Vigenere3d (Crypto 100pt)

In the problem sentence, the source code "Vigenere3d.py" is given.

import sys
def _l(idx, s):
    return s[idx:] + s[:idx]
def main(p, k1, k2):
    s = "ABCDEFGHIJKLMNOPQRSTUVWXYZ0123456789abcdefghijklmnopqrstuvwxyz_{}"
    t = [[_l((i+j) % len(s), s) for j in range(len(s))] for i in range(len(s))]
    i1 = 0
    i2 = 0
    c = ""
    for a in p:
        c += t[s.find(a)][s.find(k1[i1])][s.find(k2[i2])]
        i1 = (i1 + 1) % len(k1)
        i2 = (i2 + 1) % len(k2)
    return c
print main(sys.argv[1], sys.argv[2], sys.argv[2][::-1])

Also, the log is as follows.

$ python Vigenere3d.py SECCON{**************************} **************

It is a three-dimensional Vigenere cipher as shown in the second line of the main function of the source code. What I knew was ...

  • Key 1 is the inverse of key 2.
  • The key length is 14 characters.
  • As seven plain text SECCON { seven characters have already been found.

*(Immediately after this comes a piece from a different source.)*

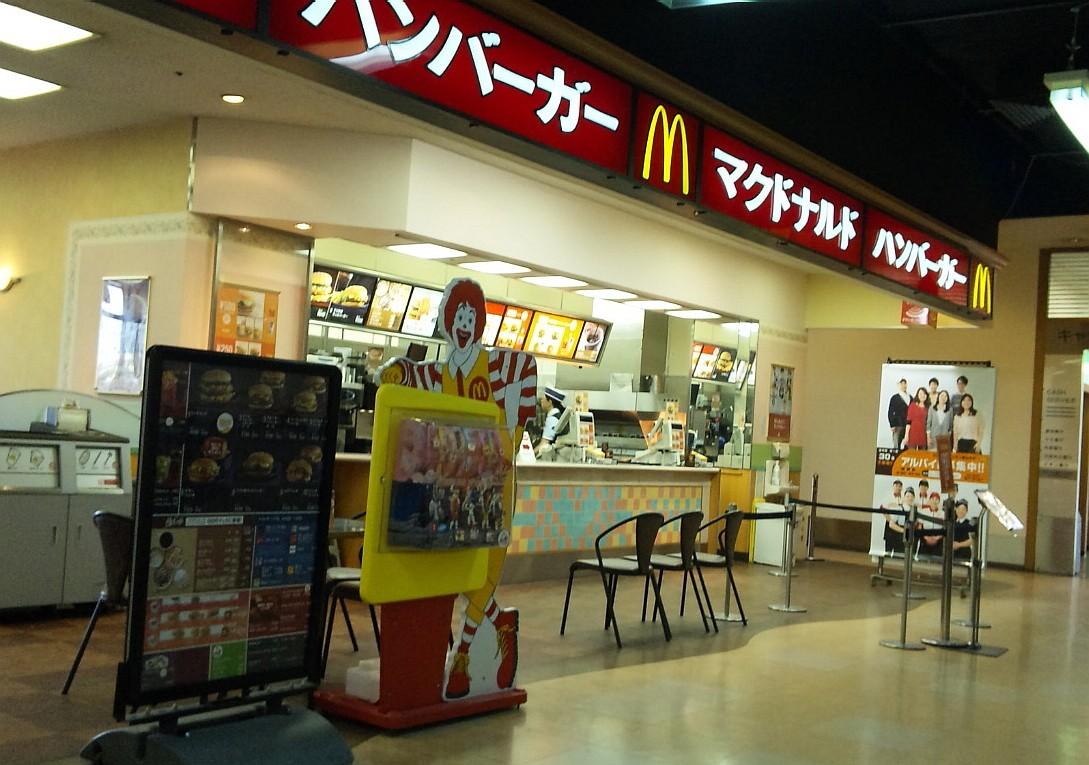 マクドナルド イオン春日井店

Therefore, I wrote a script to find keys in ciphertext.

import sys

def drip_str(idx, s):
    return s[idx:] + s[:idx]

def encrypt(p, k1, k2):
    s = "ABCDEFGHIJKLMNOPQRSTUVWXYZ0123456789abcdefghijklmnopqrstuvwxyz_{}"
    t = [[drip_str((i + j) % len(s), s) for j in range(len(s))] for i in range(len(s))]
    i1 = 0
    i2 = 0
    c = ""
    for a in p:
        c += t[s.find(a)][s.find(k1[i1])][s.find(k2[i2])]
        i1 = (i1 + 1) % len(k1)
        i2 = (i2 + 1) % len(k2)
    return c

# solver
s = "ABCDEFGHIJKLMNOPQRSTUVWXYZ0123456789abcdefghijklmnopqrstuvwxyz_{}"

cipher = "POR4dnyTLHBfwbxAAZhe}}ocZR3Cxcftw9"
head = "SECCON{"

for i in range(len(head)):
    j = 1
    while (encrypt(cipher, key, key[::-1])[i] != head[i]):
        key = key[:i] + s[j] + key[i + 1:]
        j += 1
tmp = key[::-1]
key = key[:7] + tmp[:7]
print 'flag: ' + encrypt(cipher, key, key[::-1])


Log search (Web 100pt)

Log search
Search the flag on Elasticsearch.

I did not understand well, but when I repeatedly searched for "flag" and "response code 200", a flag text file was displayed🤔 f:id:takuzoo3868:20171212003432p:plain


SHA-1 is dead (Crypto 100pt)

  1. file1 != file2
  2. SHA1(file1) == SHA1(file2)
  3. SHA256(file1) <> SHA256(file2)
  4. 2017KiB < sizeof(file1) < 2018KiB
  5. 2017KiB < sizeof(file2) < 2018KiB (1KiB = 1024 bytes)

Although it may be cowardly, I used pdf which google publishes. I added a file to fill the pdf file with the remaining size to make it fit the size.

$ wget https://shattered.io/static/shattered-1.pdf && cp shattered-1.pdf a 
$ wget https://shattered.io/static/shattered-2.pdf && cp shattered-2.pdf b
$ dd if=/dev/zero of=tmp bs=1643000 count=1
$ cat tmp >> a
$ cat tmp >> b
$ sha1sum a b
fa004512dad796e9e5f7958e497166c4df54eb7a  a
fa004512dad796e9e5f7958e497166c4df54eb7a  b

A flag was displayed when uploading these.

SECCON {SHA-1_1995_2017?}


Total score is 600. Perhaps I should be able to aim higher. This is the problem that I challenged but was frustrated (It was a train traveling time !!! Nooooooo).

  • Baby Stack (Pwn 100pt)
  • Simon and Speck Block Ciphers (Crypto 100pt)
  • Powerful_Shell (Binary 300pt)

Also, since I have not solved any problem of "Pwnable", I want to challenge again while watching others' writeup. At the end, I'm looking for a team. I want to get a good result by participating in a lot of CTF which will be made more advanced.